Best I can tell it's all good except for the LED issue.
-
Hmm, odd. Try running:
pfSense-led.sh ready
-
@stephenw10 I'm running that command from where? And what output am I expecting?
-
@dstaylor said in Another Netgate with storage failure, 6 in total so far:
@stephenw10 I'm running that command from where? And what output am I expecting?
I found it down in /usr/local/sbin. I ran the command but there is no change.
-
Hmm, so just no LEDs? You can try setting any of the other states:
pfSense-led.sh usage: pfSense-LED booting pfSense-LED ready pfSense-LED update [1|0] pfSense-LED updating
It should update the LEDs accordingly. 'ready' is the normal state after booting.
-
@stephenw10 I pulled the box apart again. It was a keyboard/chair interface issue; the "flap" around the lighthood had folded over a little bit and was blocking the LED.

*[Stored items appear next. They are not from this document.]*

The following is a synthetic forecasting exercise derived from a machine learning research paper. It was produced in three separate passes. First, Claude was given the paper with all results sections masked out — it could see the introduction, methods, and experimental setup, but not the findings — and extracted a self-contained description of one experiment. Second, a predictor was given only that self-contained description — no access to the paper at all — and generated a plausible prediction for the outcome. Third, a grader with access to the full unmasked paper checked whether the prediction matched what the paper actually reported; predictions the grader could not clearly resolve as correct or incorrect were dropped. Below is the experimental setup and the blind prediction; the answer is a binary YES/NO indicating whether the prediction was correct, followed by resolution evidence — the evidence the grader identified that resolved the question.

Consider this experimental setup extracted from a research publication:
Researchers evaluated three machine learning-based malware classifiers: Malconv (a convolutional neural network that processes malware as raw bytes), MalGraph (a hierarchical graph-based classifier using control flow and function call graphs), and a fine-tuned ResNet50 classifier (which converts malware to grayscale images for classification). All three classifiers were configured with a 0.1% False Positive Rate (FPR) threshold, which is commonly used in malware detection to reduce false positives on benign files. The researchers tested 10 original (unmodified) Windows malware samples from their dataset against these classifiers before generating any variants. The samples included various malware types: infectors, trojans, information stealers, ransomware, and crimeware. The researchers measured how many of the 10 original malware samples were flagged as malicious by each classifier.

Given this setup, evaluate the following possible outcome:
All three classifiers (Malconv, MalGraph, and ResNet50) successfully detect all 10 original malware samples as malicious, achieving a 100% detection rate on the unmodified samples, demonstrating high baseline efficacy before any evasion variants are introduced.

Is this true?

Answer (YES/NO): NO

Now the LEDs are working as expected.
-
Please do follow the advice of zero'ing out your emmc when installing an ssd. I did not (I'm not sure that advice was even there at the time, I don't recall where I got the pointers to install my own ssd in the first place, but other than the special requirements on the type of ssd supported, I don't remember it being a particularly difficult install physically), and it worked fine until it didn't. I appreciate the help of staff here to guide me out of that predicament.
All of this discussion does make me wonder where I put my original pfsense media. It would seem to be a really bad idea not to have a recovery image in case it's needed (gulp).
-
@dnavas said in Another Netgate with storage failure, 6 in total so far:
bad idea not to have a recovery image
You can get the Netgate Installer from the store (free). It will download the latest version when you run it. Actually I think they added, or were talked about adding, a version selection.

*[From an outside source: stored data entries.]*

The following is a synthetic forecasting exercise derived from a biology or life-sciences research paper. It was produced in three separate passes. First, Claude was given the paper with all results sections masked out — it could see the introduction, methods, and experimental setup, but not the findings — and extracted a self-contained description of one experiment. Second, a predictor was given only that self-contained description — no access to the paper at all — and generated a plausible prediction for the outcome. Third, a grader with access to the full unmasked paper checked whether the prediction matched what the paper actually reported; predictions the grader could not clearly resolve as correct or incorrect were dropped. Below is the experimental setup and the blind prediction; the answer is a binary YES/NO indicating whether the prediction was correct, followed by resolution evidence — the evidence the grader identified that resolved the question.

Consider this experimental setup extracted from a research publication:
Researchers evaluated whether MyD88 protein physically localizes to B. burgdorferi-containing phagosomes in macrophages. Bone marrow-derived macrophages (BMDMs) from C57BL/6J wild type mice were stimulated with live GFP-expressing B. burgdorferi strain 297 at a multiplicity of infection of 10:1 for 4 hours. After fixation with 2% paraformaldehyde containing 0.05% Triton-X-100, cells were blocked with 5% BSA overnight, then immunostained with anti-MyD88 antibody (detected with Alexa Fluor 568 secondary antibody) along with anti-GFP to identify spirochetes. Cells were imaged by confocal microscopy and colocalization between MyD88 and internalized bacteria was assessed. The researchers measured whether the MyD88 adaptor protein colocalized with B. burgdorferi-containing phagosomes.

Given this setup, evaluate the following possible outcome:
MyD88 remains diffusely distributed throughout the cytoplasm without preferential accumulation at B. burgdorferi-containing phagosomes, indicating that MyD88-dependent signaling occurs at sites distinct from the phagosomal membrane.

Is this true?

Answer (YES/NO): NO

https://docs.netgate.com/pfsense/en/latest/install/index.html
-
@marcosm I am glad Netgate is committed to addressing the issues raised in this thread. When do you think Netgate will be able to share a high-level overview of the planned changes so the community can give feedback? It could be a new thread to help keep the discussion focused.
Feel free to contact me publicly or privately if there is anything I can assist with.
-
Add me to the list. I have a number of 4100 base models installed in a different time zone that, had I known, would have been upgraded at purchase a couple of years ago. The first of them just just died on me. Fortunately I had a replacement on my shelf that I overnighted with a backup config. However, the remainder which were similarly configured are now likely at high mortality risk which led me to this thread for options.
For reference booting the dead 4100 and attempting to install a freshly downloaded copy from the store finds no valid storage devices.
If Netgate sold an appropriately overpriced nvme with B key on the store for the 4100 I would buy them just to sleep comfortably again.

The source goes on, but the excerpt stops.